▶ [Dokumentausschnitt]:

*****

Denn direkt nach ihrer Ankunft hat sie eine junge Frau getroffen. Verzweifelt, Flüchtling, obdachlos. Kein Problem, sagt Uschi, sie kann bei ihr einziehen, sie finde für sich auch eine andere Lösung. Damit war, ohne dass Uschi es damals schon wusste, das Housing-Projekt Samos geboren. Es sollten später noch das Projekt in Athen und auf Lesbos dazukommen.
 
Immer mehr Menschen wenden sich an sie, weil sie das Camp nach der Anerkennung des Asylantrags verlassen müssen und nicht wissen wohin. Sie müssen auf ihren Pass warten, um weiterziehen zu können. Die griechische Regierung unterstützt sie als anerkannte Flüchtlinge allerdings nicht mehr – nicht mit finanziellen Mitteln, nicht mit Unterkunft.

*****

▶ [Was zu tun ist]:
Übertrage den Satz „Damit war, ohne dass Uschi es damals schon wusste, das Housing-Projekt Samos geboren.“ aus dem Dokumentausschnitt ins Englische.

▶ [Angezeigte Daten]:
*****

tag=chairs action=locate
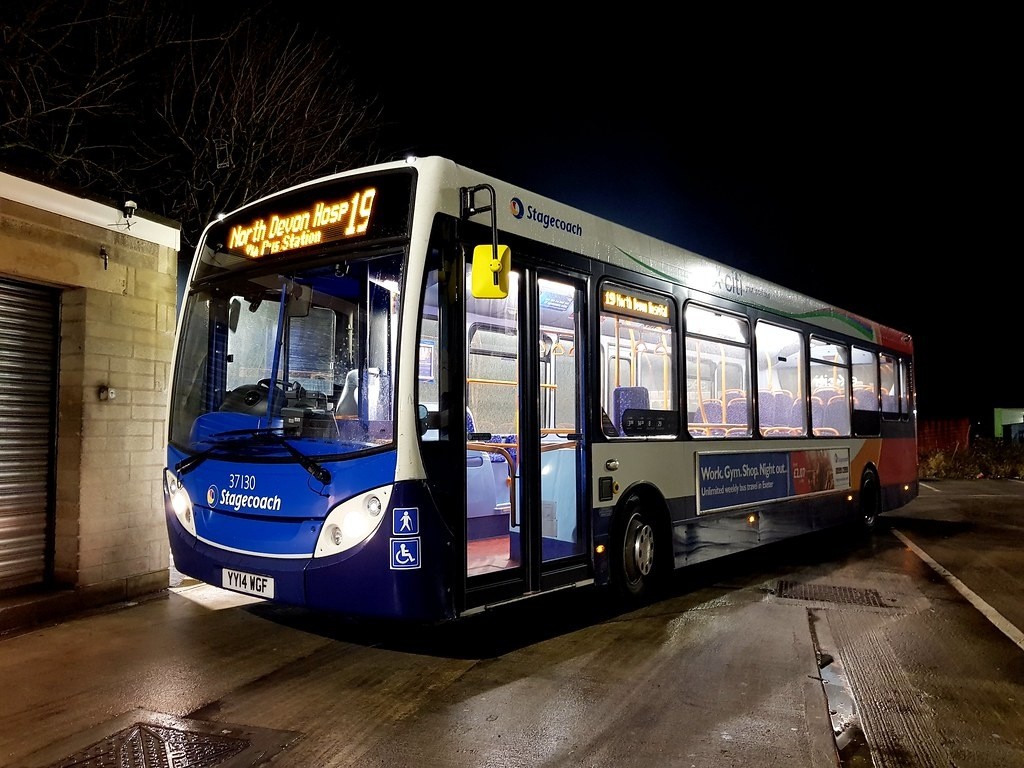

*****

▶ [Ergebnis der Aufgabe]:
With that, without Uschi knowing it at the time, the Samos housing project was born.